• J Neurosurg Anesthesiol · Apr 1995

    Nitrous oxide added to isoflurane increases brain artery blood flow and low frequency brain electrical activity.

    • W E Hoffman, F T Charbel, G Edelman, R F Albrecht, and J I Ausman.
    • Department of Anesthesiology, University of Illinois at Chicago 60612, USA.
    • J Neurosurg Anesthesiol. 1995 Apr 1;7(2):82-8.

    AbstractAlthough changes in cerebral blood flow (CBF) and the electroencephalogram (EEG) have been reported with nitrous oxide (N2O) administration, the interaction of these parameters is unclear. The purpose of this study was to measure CBF and EEG during N2O administration in eight patients. A craniotomy was performed and CBF was measured in major brain arteries using a transit time Doppler flowmeter. EEG was recorded bilaterally from frontooccipital leads. Power spectrum analysis was performed on the EEG and power for delta, theta, alpha, and beta frequency bands analyzed over time. Arterial blood pressure was recorded continuously. N2O (66%) was added to the inspired gases during isoflurane anesthesia (0.8% end tidal) under hypocapnic (Paco2 = 29 mm Hg) and normocapnic conditions (Paco2 = 39 mm Hg).
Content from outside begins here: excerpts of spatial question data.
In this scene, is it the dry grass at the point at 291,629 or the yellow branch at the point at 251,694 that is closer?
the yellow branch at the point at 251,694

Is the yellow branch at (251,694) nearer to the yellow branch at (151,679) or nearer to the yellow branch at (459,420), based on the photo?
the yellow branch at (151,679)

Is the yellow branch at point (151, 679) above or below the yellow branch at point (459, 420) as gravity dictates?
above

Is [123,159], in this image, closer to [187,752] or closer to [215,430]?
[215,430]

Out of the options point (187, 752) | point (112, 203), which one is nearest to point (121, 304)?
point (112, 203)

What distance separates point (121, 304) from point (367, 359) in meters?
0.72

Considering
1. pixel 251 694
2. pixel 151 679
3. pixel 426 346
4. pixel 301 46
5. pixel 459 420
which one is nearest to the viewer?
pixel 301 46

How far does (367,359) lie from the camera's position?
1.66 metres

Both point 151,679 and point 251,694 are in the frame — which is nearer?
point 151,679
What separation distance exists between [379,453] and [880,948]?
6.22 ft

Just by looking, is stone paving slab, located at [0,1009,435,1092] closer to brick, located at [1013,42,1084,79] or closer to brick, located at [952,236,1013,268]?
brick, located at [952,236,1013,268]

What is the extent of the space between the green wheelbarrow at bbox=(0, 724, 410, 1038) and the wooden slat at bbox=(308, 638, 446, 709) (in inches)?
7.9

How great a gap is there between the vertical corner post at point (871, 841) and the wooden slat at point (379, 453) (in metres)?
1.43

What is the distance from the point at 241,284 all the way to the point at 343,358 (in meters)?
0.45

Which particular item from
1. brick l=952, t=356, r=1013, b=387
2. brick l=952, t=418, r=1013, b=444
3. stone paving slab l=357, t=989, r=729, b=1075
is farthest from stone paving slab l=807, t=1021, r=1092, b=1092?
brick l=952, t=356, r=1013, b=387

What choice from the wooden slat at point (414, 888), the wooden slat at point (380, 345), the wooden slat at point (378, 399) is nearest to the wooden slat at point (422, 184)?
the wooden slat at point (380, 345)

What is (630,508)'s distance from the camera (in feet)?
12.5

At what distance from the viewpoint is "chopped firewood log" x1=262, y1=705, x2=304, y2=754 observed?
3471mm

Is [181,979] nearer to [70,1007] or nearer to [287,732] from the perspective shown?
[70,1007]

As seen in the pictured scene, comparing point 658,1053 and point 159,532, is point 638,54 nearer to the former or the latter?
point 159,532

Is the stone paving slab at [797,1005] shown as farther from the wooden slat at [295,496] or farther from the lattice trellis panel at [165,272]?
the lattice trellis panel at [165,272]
During hypocapnia, N2O administration decreased alpha EEG activity and increased delta activity but did not change CBF. During normacapnia, N2O produced similar but greater changes in EEG and increased CBF 39%. In three patients, the isoflurane concentration was increased to 1.6% end tidal during normocapnia. N2O administration in these patients also enhanced delta EEG activity and increased CBF. The slowing of EEG activity with N2O is temporally related to increases in CBF during normocapnia. Hypocapnia abolished the increase in CBF during N2O and attenuated the shift of EEG to delta activity.